- **CONSIGNE 1**
D'après l'extrait sur le terme ombudsman, à qui fait-on plus souvent appel en France ?
- **CONSIGNE 2**
Recopiez fidèlement le passage de l'extrait sur le terme ombudsman qui s'ouvre sur les mots contenant « Il y a un terme » et se termine par « l'ombudsman, Madame l'ombuds... ».

Il y a un terme qui reste peu connu des Francophones de France mais qui est courant aux Québec, en Suisse, au Luxembourg et en Belgique. Il s'agit de la fonction d'ombudsman. En France, on fait plus souvent appel au médiateur (de la République).
C'est ici un emprunt direct, mais de quelle langue ? Et quel en sera son pluriel et sa forme féminine. Le terme n'étant encore que peu répandu (la fonction ne se répand que depuis quelques décennies). Il semble qu'on hésite, mais qu'une tendance se fasse cependant sentir...
Monsieur l'ombudsman, Madame l'ombuds...
Le CNRTL.fr ne le rentre pas dans son corpus. La BDLP (bdlp.org) n'entre pas le mot non plus. On compte cependant un ombudsman européen (ou euro-ombudsman en europanto) depuis peu. Le Monde en parle donc (cf. http://dictionnaire.cordial-enligne.fr/definition/ombudsman). La fonction est unique et il est portée maintenant par une femme. Wikipedia dit alors la médiatrice (ombudsman). Le site anglais même la dit, en dehors de toute logique, european ombudsman.
Commençons donc par le Québec. Les réponses seront faciles à trouver. Le Termium Plus rappelle qu'il est à éviter et demande de recourir au terme de « protecteur des employés ». Le granddictionnaire.com (dont le rôle est d'indiquer les variantes francophones d'anglicismes à éviter) demande d'employer « défenseur de la clientèle, médiateur ou protecteur du citoyen ». Il déconseille ombudsman, ombudsperson et ombudswoman. On imagine que le pluriel sera ombudsmen. C'est d'ailleurs ce que donne le dictionnaire Reverso.

- **DONNÉES FOURNIES**

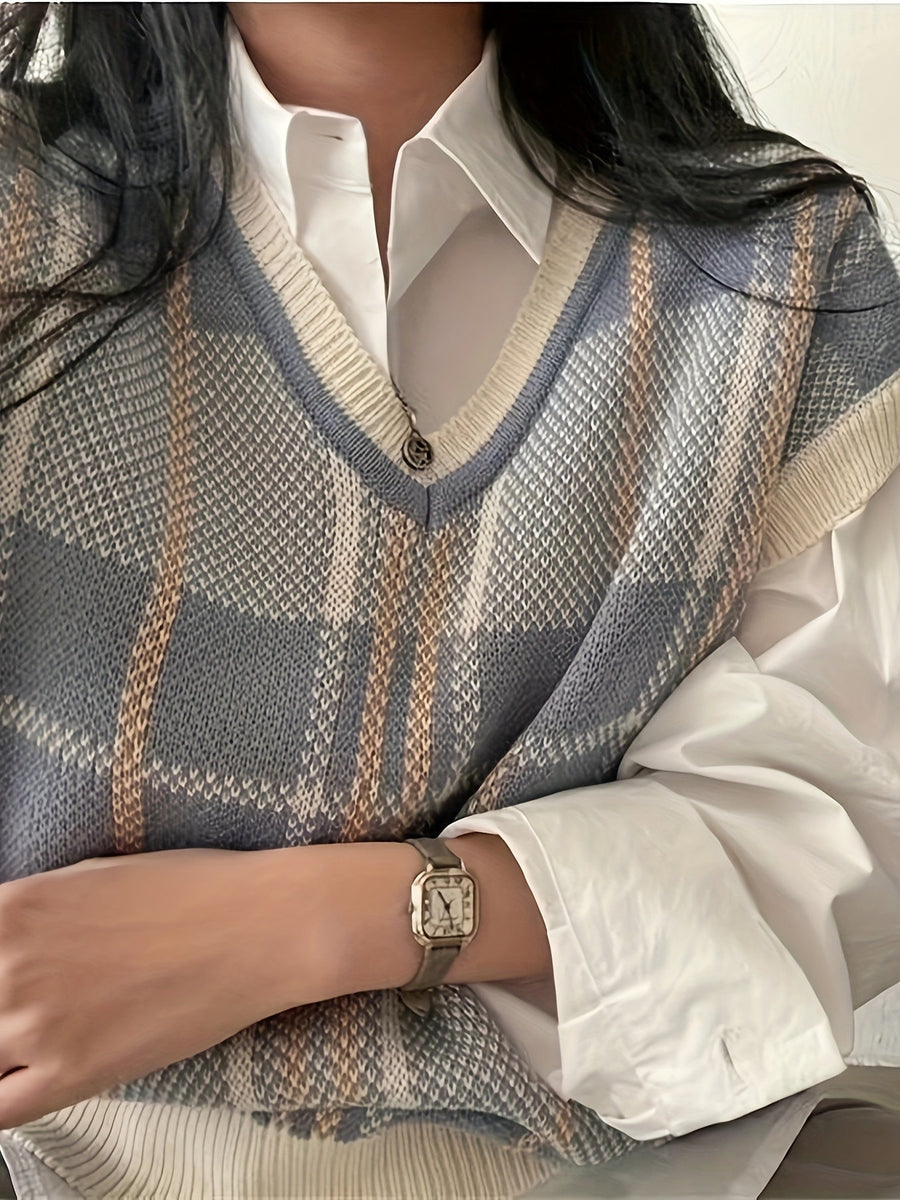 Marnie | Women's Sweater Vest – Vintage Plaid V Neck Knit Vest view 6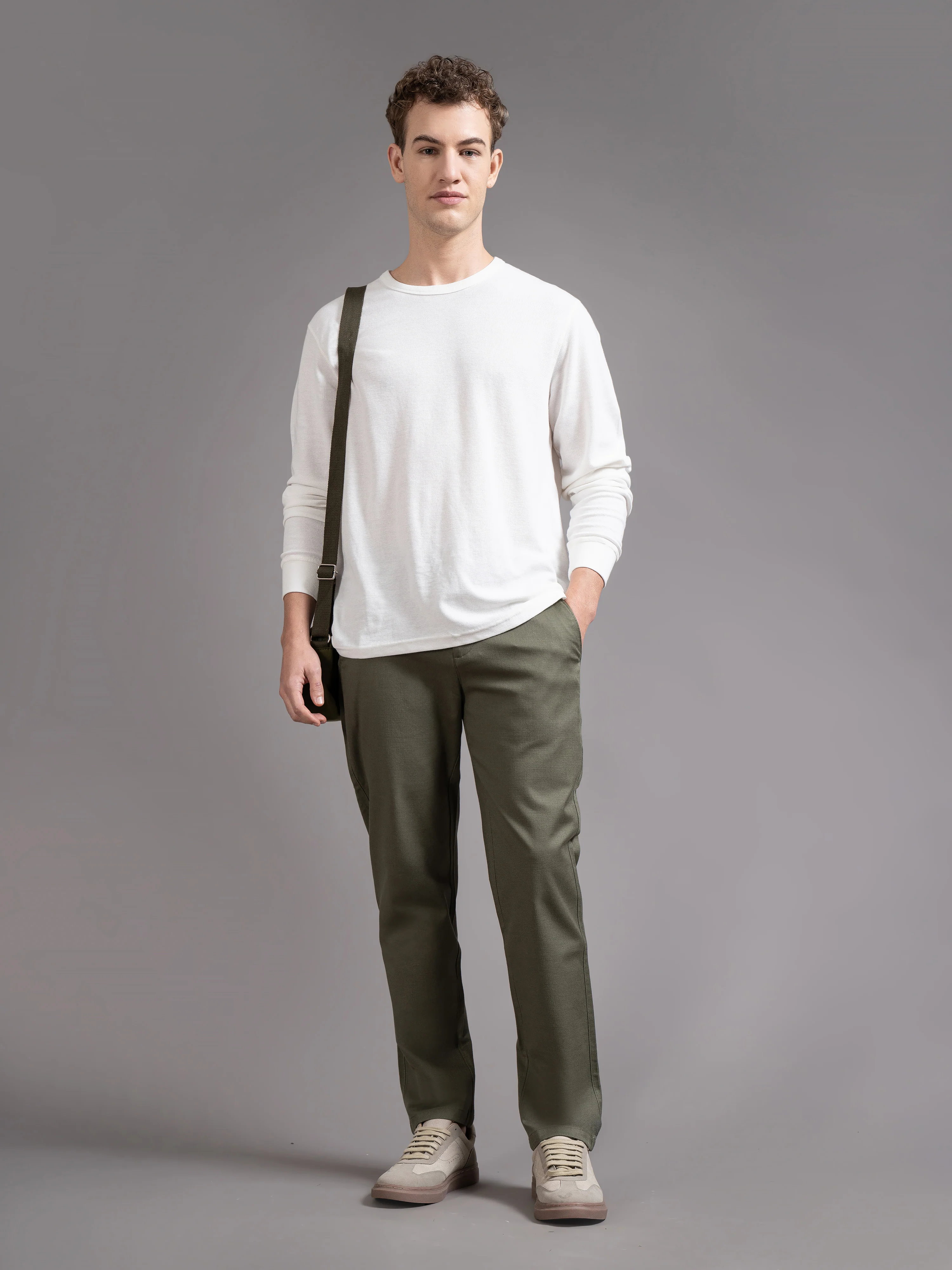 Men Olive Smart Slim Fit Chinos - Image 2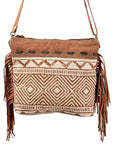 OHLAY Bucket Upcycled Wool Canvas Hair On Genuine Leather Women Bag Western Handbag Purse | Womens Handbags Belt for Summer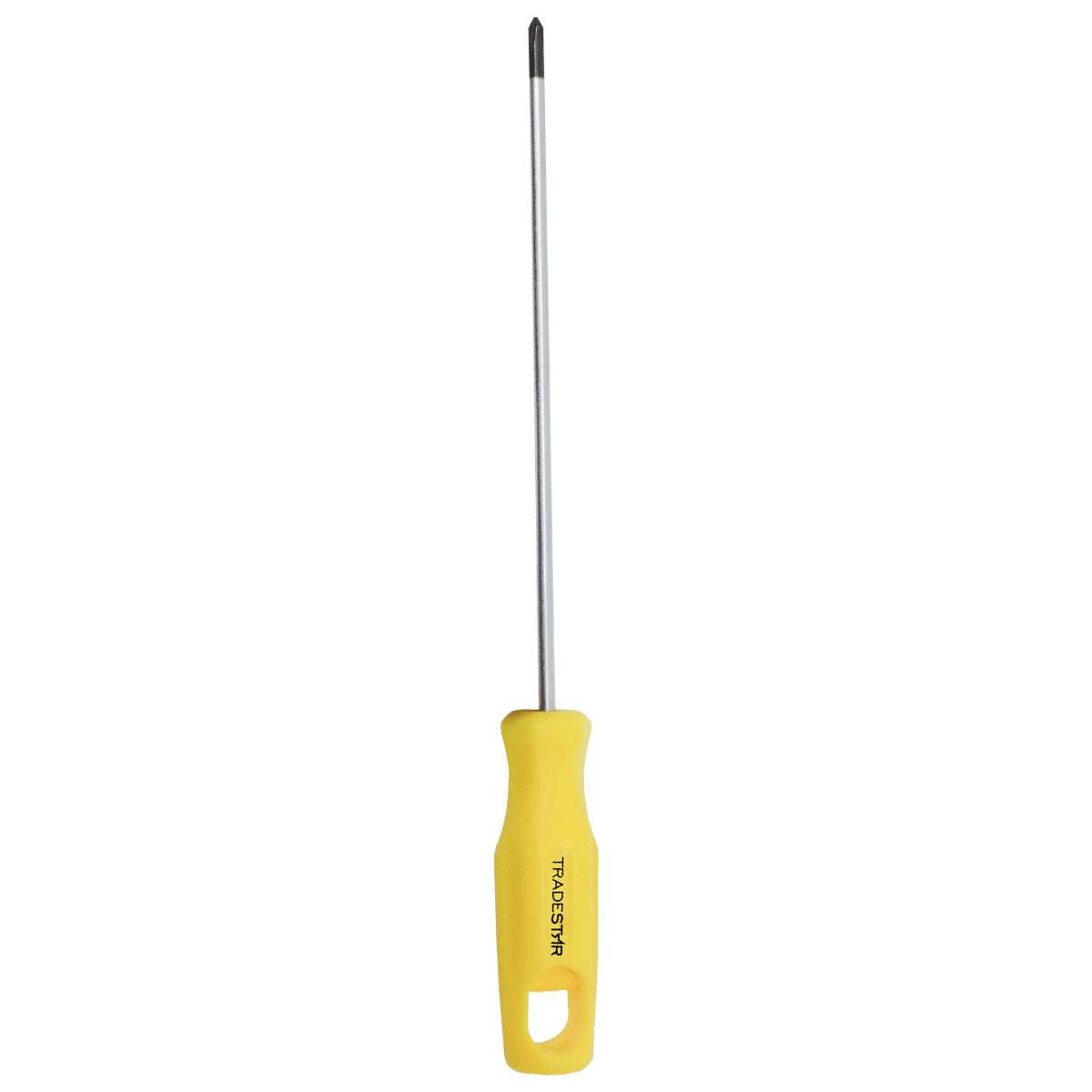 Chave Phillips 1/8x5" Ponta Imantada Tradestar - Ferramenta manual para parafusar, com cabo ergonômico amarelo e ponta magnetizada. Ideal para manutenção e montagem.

- **RÉPONSE ATTENDUE 1**
Au médiateur (de la République).

- **RÉPONSE ATTENDUE 2**
Il y a un terme qui reste peu connu des Francophones de France mais qui est courant aux Québec, en Suisse, au Luxembourg et en Belgique. Il s'agit de la fonction d'ombudsman. En France, on fait plus souvent appel au médiateur (de la République).
C'est ici un emprunt direct, mais de quelle langue ? Et quel en sera son pluriel et sa forme féminine. Le terme n'étant encore que peu répandu (la fonction ne se répand que depuis quelques décennies). Il semble qu'on hésite, mais qu'une tendance se fasse cependant sentir...
Monsieur l'ombudsman, Madame l'ombuds...